#### [Okuma Metni]

┄┄┄┄┄┄┄┄┄┄

Cumhurbaşkanı Erdoğan’ın “2020 yılına ait desteklemelerin bir kısmını ödüyoruz” cümlesinin doğruyu yansıtmadığını söyleyen Türk, “Halbuki ödenen 2019 yılında ekilen ve dikilen ürünlere ait hasadını neredeyse 6 ay önce bitirmiş olduğu ve çok önceden hak ettiği ödemelerin bir kısmıydı. 2019 kasım ayında hasadı biten pamuk için hâlâ primler ödenmedi. 2020 yılı ekim dikim sezonu başlamış olduğu halde hâlâ bu yıl hangi ürünlere ne kadar destek verileceği belli değil” diye konuştu.
"3 MİLYON 500 BİN HEKTAR ARAZİ SON 15 YILDA TARIMSAL ÜRETİMDEN ÇEKİLDİ"
Tarım kredi kooperatiflerinin 3 ay ödemeleri ertelediği ancak çiftçinin diğer özel bankalara olan kredi borçlarına dair bir ertelemenin söz konusu olmadığını dile getiren Türk, kredi garanti fonu desteklemeleri KOBİ’leri kapsarken küçük çiftçiye ve bireysel üreticiye bu yolun açılmadığını ifada etti.
Türk, “Bu dönemde üretimin arttırılması için hazine arazilerinin tarıma kazandırılması için çalışma başlatılacağı açıklandı. Halbuki bu arazilerden katbekat fazla 3 milyon 500 bin hektar arazi son 15 yılda tarımsal üretimden çekildi. İşte tüm bu plansız, programsızlıklar ve pansuman müdahaleler pandemi öncesinde olduğu gibi bu süreçte de üreticiye gerçek anlamda yansımamaktadır. Oysaki tüm dünyada bu pandemi göstermiştir ki en önemli ve öncelikli sektör gıda ve tarımdır” dedi.

┄┄┄┄┄┄┄┄┄┄

#### [Alıştırma]
Tarım desteklemeleri ve çiftçi borçları üzerine olan okuma metnini, son cümlesinin ardından devam ettirerek yazın.

#### [Verilen Bilgiler]
┄┄┄┄┄┄┄┄┄┄

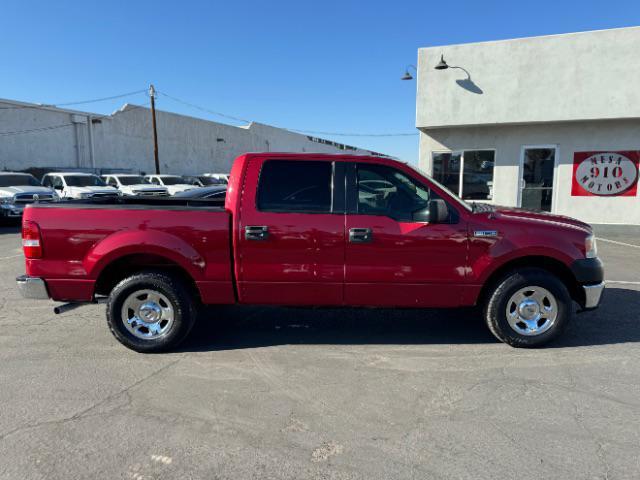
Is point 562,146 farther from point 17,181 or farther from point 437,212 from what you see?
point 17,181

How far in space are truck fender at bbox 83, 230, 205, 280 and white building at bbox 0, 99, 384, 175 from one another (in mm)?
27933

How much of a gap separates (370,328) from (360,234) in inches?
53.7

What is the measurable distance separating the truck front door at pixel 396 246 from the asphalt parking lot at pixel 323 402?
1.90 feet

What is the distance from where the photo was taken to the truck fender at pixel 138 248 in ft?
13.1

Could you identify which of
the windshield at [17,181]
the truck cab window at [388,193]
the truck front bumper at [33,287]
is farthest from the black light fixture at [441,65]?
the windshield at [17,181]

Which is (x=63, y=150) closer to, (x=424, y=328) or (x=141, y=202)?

┄┄┄┄┄┄┄┄┄┄

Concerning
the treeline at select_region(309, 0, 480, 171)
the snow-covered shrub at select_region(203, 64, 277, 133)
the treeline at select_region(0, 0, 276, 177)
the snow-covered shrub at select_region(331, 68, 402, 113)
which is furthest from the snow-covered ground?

┄┄┄┄┄┄┄┄┄┄

#### [Alıştırma Cevabı]
"İŞÇİLERİN ÇALIŞMA STANDARTLARI MUTLAKA BELİRLENMELİ"
Pandemi günlerinde uygulanan kısıtlamaların tarım işçiliğini de etkilediğini söyleyen Türk, “Bu konu aslında başlı başına irdelenmesi gereken bir konudur. Çünkü tarım işçilerinin gerek sosyal gerekse çalışma koşulları Odamız tarafından uzun zamandan beri gündeme getirilmeye çalışılmaktadır. Tarım işçisi dediğimiz kesimin neredeyse tamamı kayıt dışı ve sosyal güvencesiz olarak çalışmakta, konaklamalı olarak gittiği bölgelerde kötü koşullar içinde yaşamakta, 16 yaşından küçük çocuklar çalıştırılmakta ve emeklerinin karşılığını hiçbir zaman tam olarak alamamaktadır. Bu dönemde ise ne yazık ki tarım işçilerinin şehirler arası transferlerinde hâlâ bir standardın getirilmemiş olması, hangi kurum tarafından çalışma ve yaşam alanlarının nasıl denetleneceği hâlâ belli değil. Normal yaşam günlerinde bile kötü yaşam koşulları altında kalan tarım işçileri pandemi döneminde hem hastalığın yayılması hem de kendilerinin hastalığa yakalanma riskini arttırmaktadır. Pandemi dönemi göstermiştir ki tarım işçilerinin çalışma standartları mutlaka oluşturulmalıdır” diye konuştu.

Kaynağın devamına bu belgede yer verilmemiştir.